Applying SHAPR in AI-Assisted Research Software Development: Lessons Learnt from Building a Share Trading System
For researchers using generative AI in software development, this paper offers practical guidance and good practices to mitigate issues of continuity and traceability, though the findings are based on a single case study and are incremental.
This paper presents a case study of applying the SHAPR framework to develop a modular share trading system, demonstrating that continuous documentation updates and structured practices (e.g., contracts, source-of-truth documents) help maintain project coherence and knowledge continuity in AI-assisted research software development.
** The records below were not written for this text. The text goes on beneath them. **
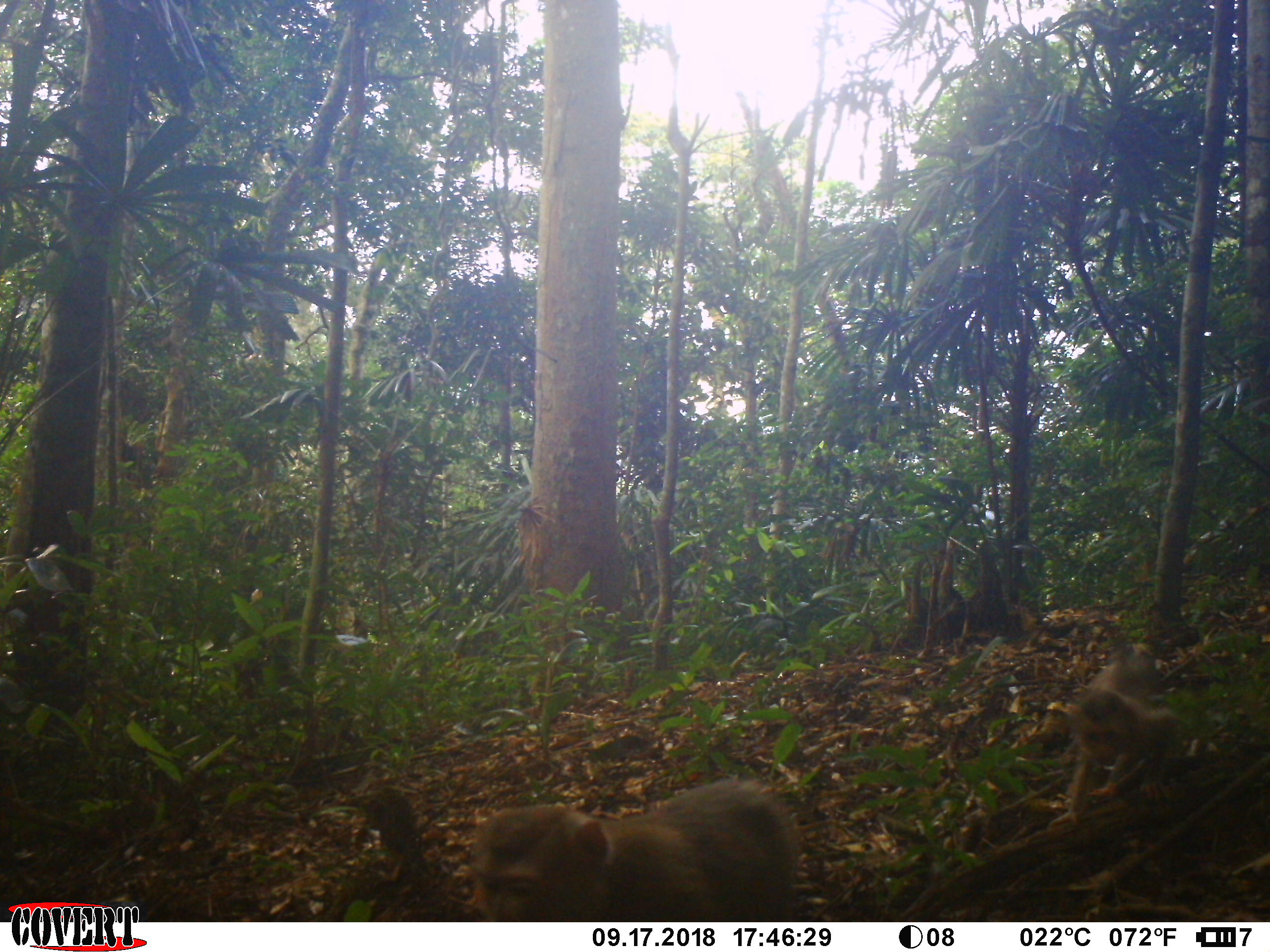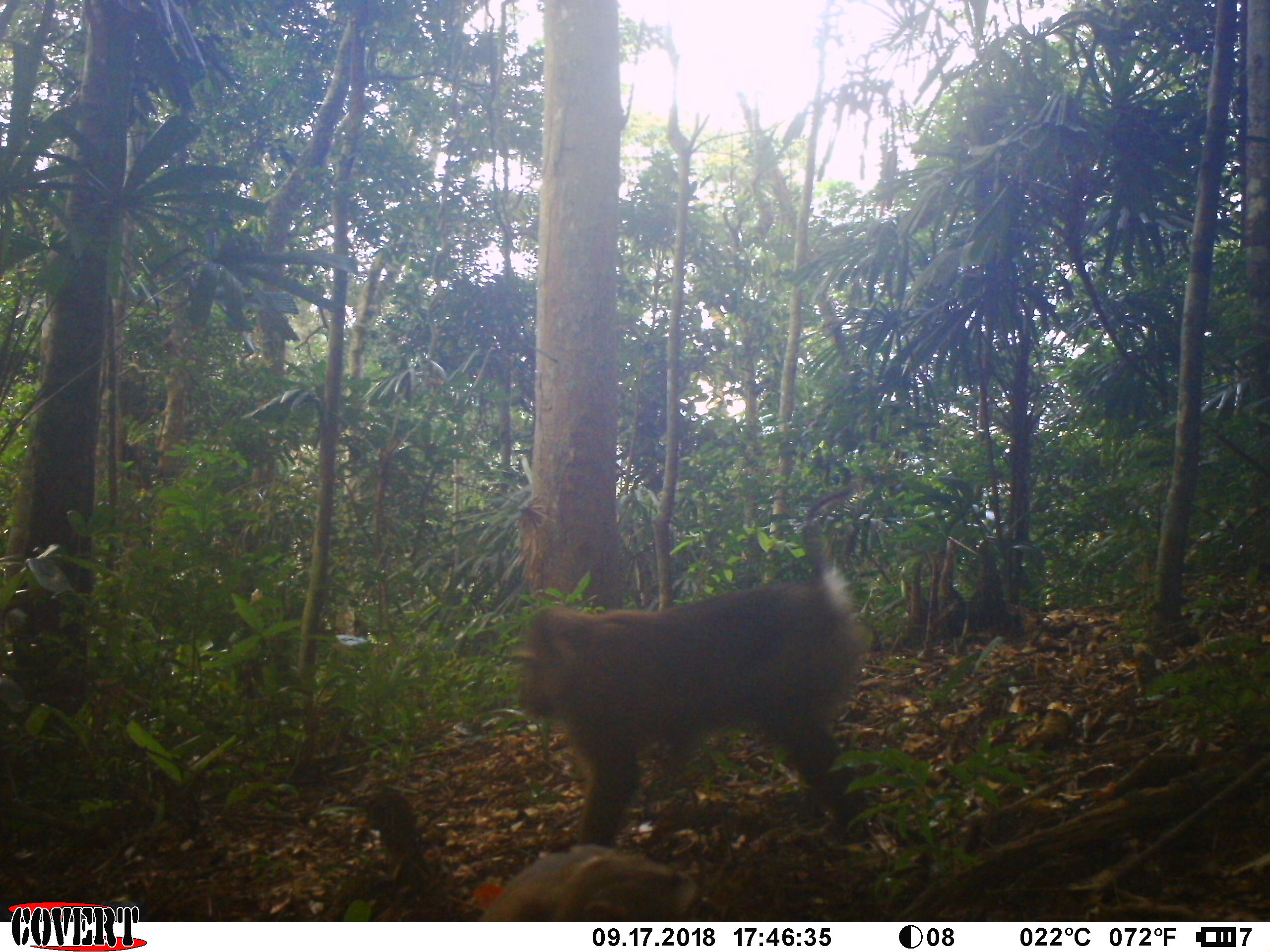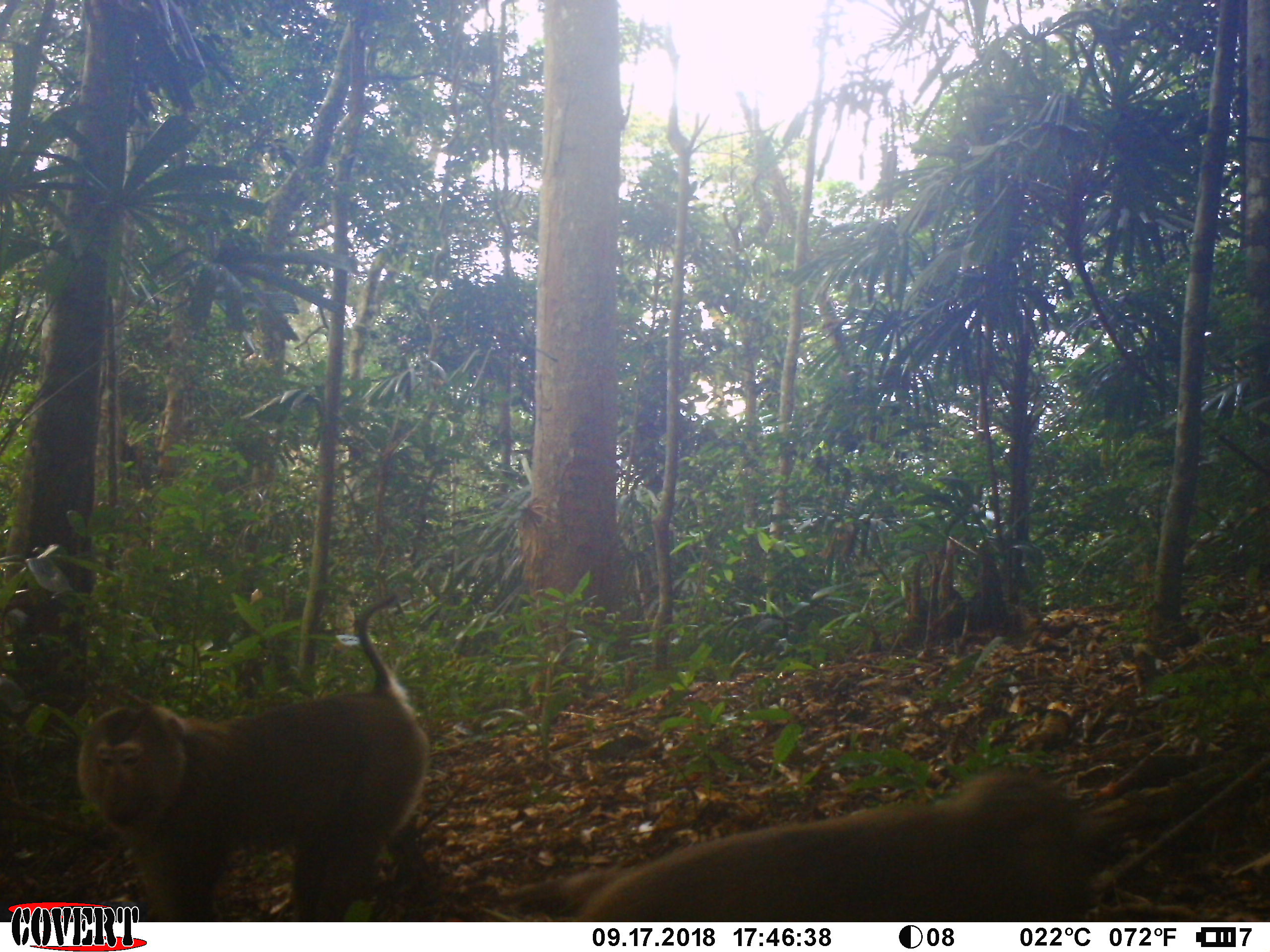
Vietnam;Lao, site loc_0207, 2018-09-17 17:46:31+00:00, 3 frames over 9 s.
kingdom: Animalia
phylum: Chordata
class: Mammalia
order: Primates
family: Cercopithecidae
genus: Macaca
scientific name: Macaca nemestrina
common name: pig-tailed macaque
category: pig tailed macaque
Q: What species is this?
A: Pig tailed macaque (pig-tailed macaque) (Macaca nemestrina).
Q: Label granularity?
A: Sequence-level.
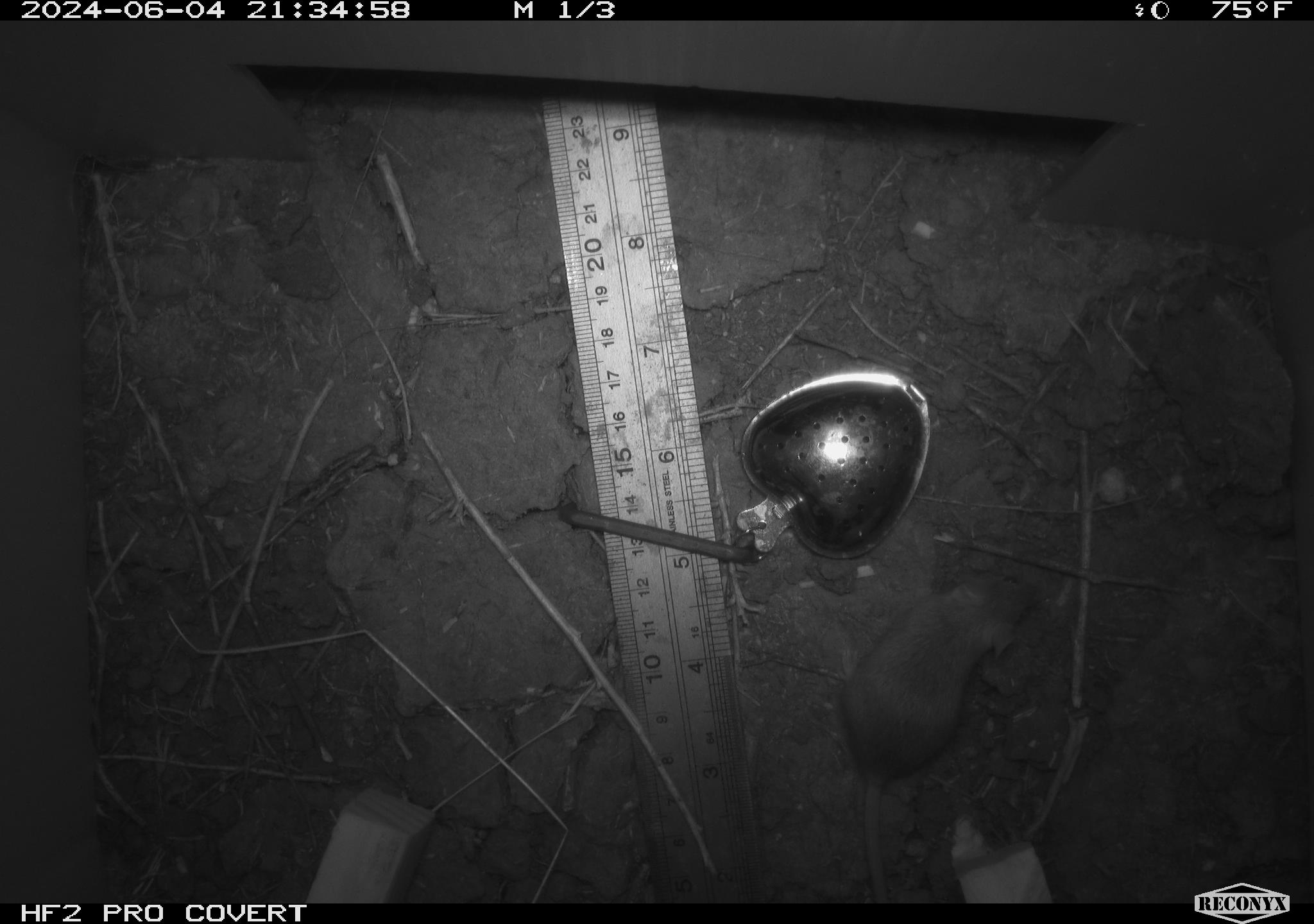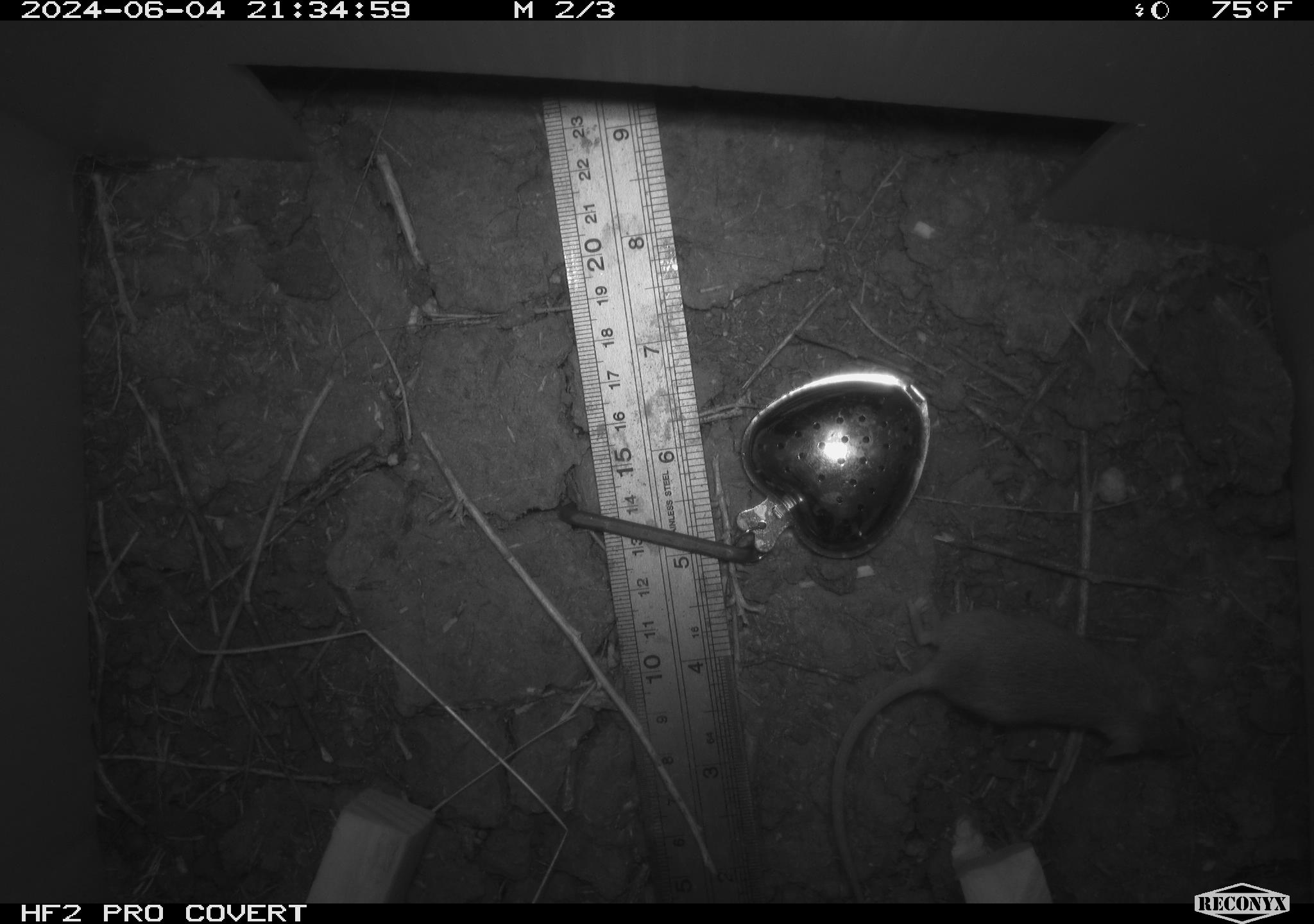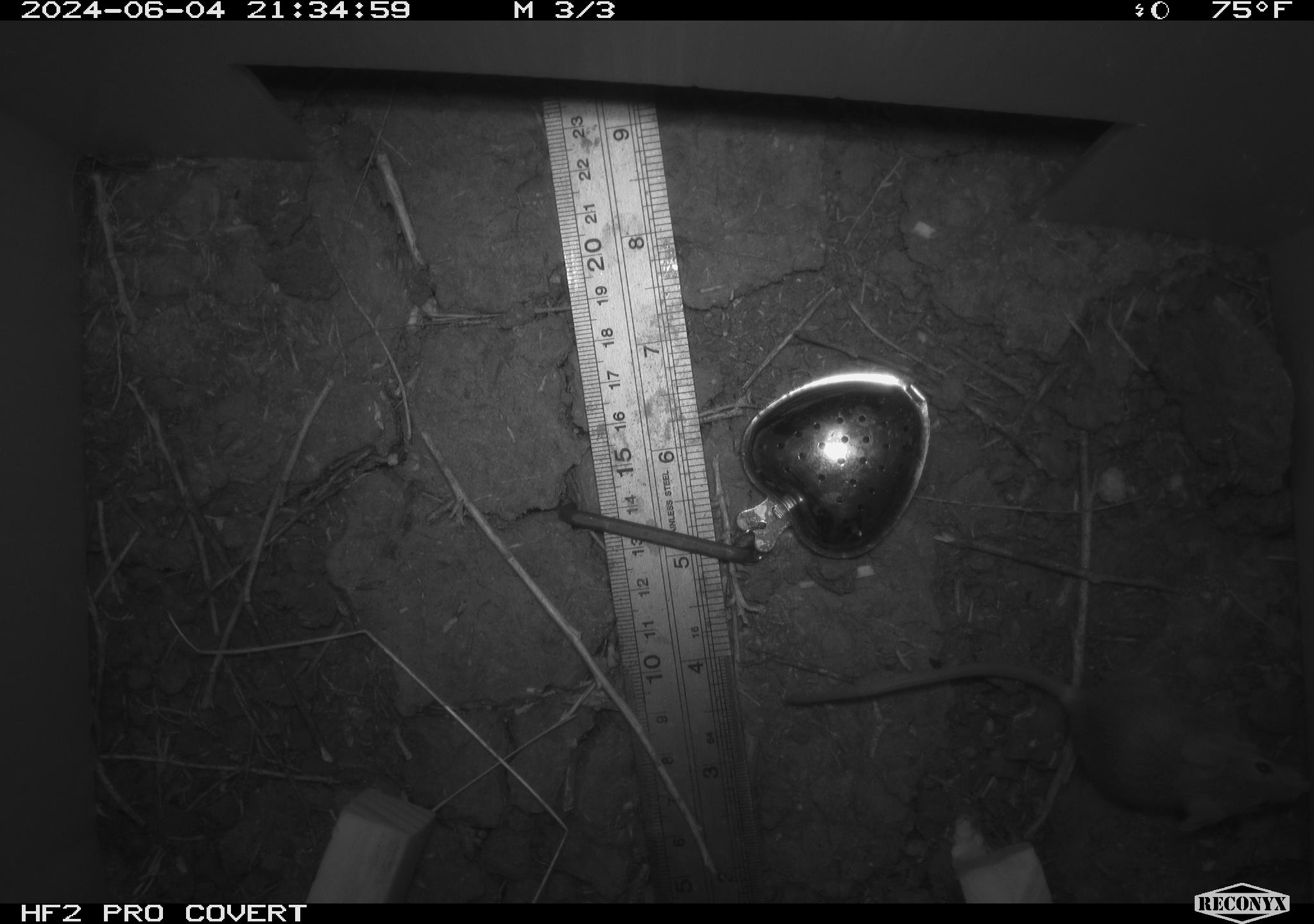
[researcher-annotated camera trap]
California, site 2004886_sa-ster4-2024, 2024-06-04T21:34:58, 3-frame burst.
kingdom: Animalia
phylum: Chordata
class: Mammalia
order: Rodentia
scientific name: Rodentia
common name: mouse species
Five recurring lessons were identified, including that contracts stabilize AI-assisted coding and that environment setup contributes to knowledge generation.
Generative AI is changing how research software is developed, but rapid AI-assisted development can weaken continuity, traceability, and methodological clarity. SHAPR (Solo, Human-centred, AI-assisted PRactice) was proposed as a framework for structuring AI-assisted research software development. This paper presents a documented case of applying SHAPR to the development of a modular share trading system. From the outset, the project adopted a SHAPR-informed working configuration that shaped how interaction, implementation, and documentation were organised. Across iterative development cycles, the project generated a structured evidence base including reflection notes, development cycle review notes, source-of-truth documents, contracts, quick captures, workflow notes, and evolving code artefacts. The case showed that continuous documentation updates, supported by quick capture and AI-assisted refinement, helped maintain organised and usable project knowledge throughout development. Five recurring lessons were identified: contracts stabilised AI-assisted coding, a maintained source-of-truth layer improved coherence, cycle-boundary snapshots strengthened continuity, code and documentation co-evolved through quick capture and iterative refinement, and environment setup itself contributed to knowledge generation. The case also illustrates a practical SHAPR operating configuration in which a ChatGPT Project and cycle-specific chats supported interaction, reasoning, summarisation, and coding collaboration, PyCharm supported artefact implementation, and Obsidian supported external working memory, structured documentation, reflection, continuity, and repository-oriented note organisation, while remaining consistent with SHAPR's tool-agnostic principle. The paper contributes practical guidance and good practices for researchers conducting AI-assisted research software development.